Expectations of rising interest rates “could gradually affect” the city’s property market, Tsang told reporters today.
Federal Reserve Chairman Ben S. Bernanke this week said policy makers may “moderate” their pace of bond purchases this year, reducing money being pumped into the U.S. economy, some of which has found its way to other countries. Investors are pulling money from emerging markets as the prospect of less liquidity depresses stocks, bonds and currencies in Asia.
“If a significant amount of funds leave Hong Kong, local interest rates will be adjusted, which may come earlier than the rate hike in the U.S,” Tsang said today. “There’s no massive outflows for now.”

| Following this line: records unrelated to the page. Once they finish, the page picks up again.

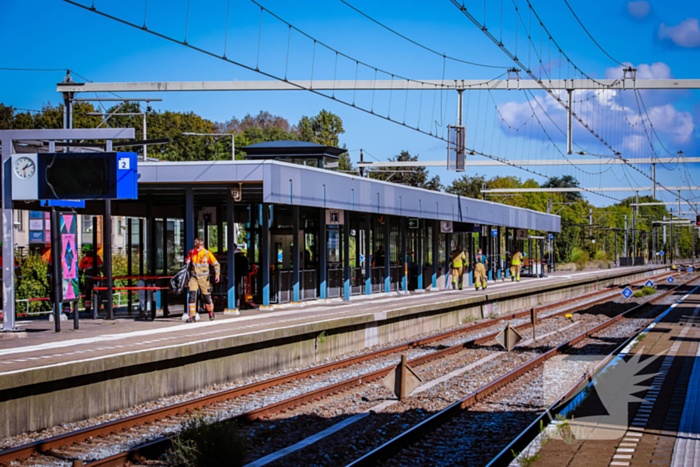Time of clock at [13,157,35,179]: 1:11
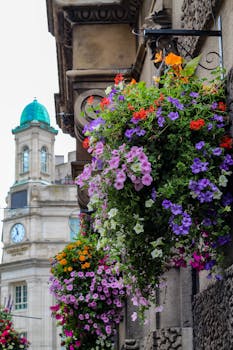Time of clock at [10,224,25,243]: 11:37
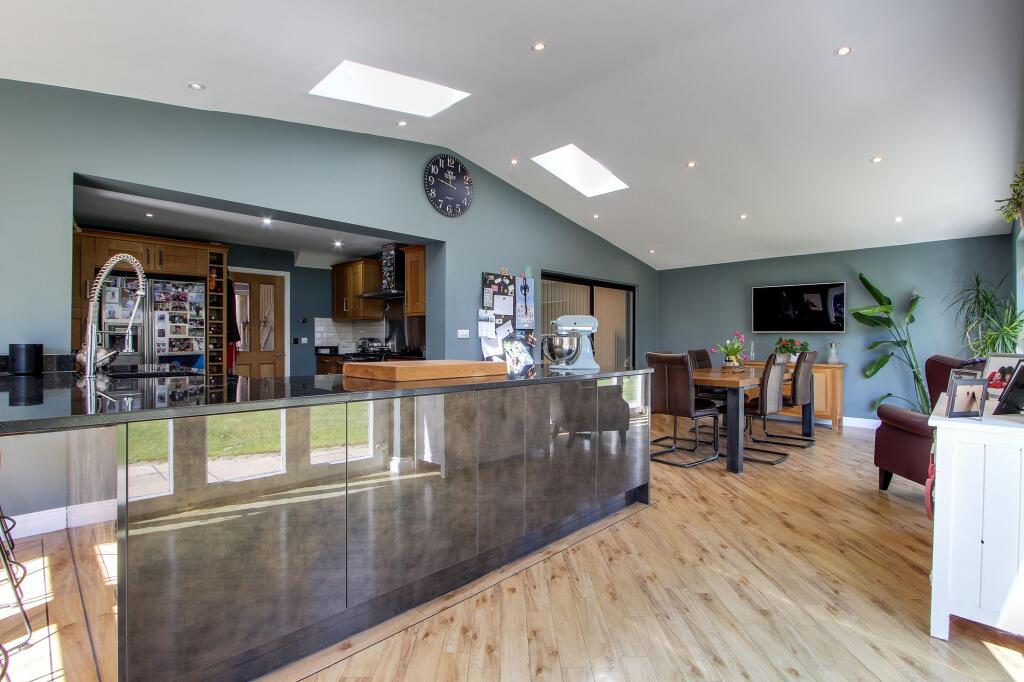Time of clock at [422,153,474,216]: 11:46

Hong Kong stocks fell for the sixth week, the longest losing streak since October 2008, amid a credit crunch for Chinese banks and concern about the reduction in stimulus.
Housing prices in Hong Kong have more than doubled to a record since early 2009 on near-record low interest rates and a lack of new home supply. The government has unveiled a slew of curbs to cool demand to reduce the risks of an asset bubble.
“Those intending to buy homes should be prudent,” said Tsang. “It’s too early to say whether the government should adjust the property measures.”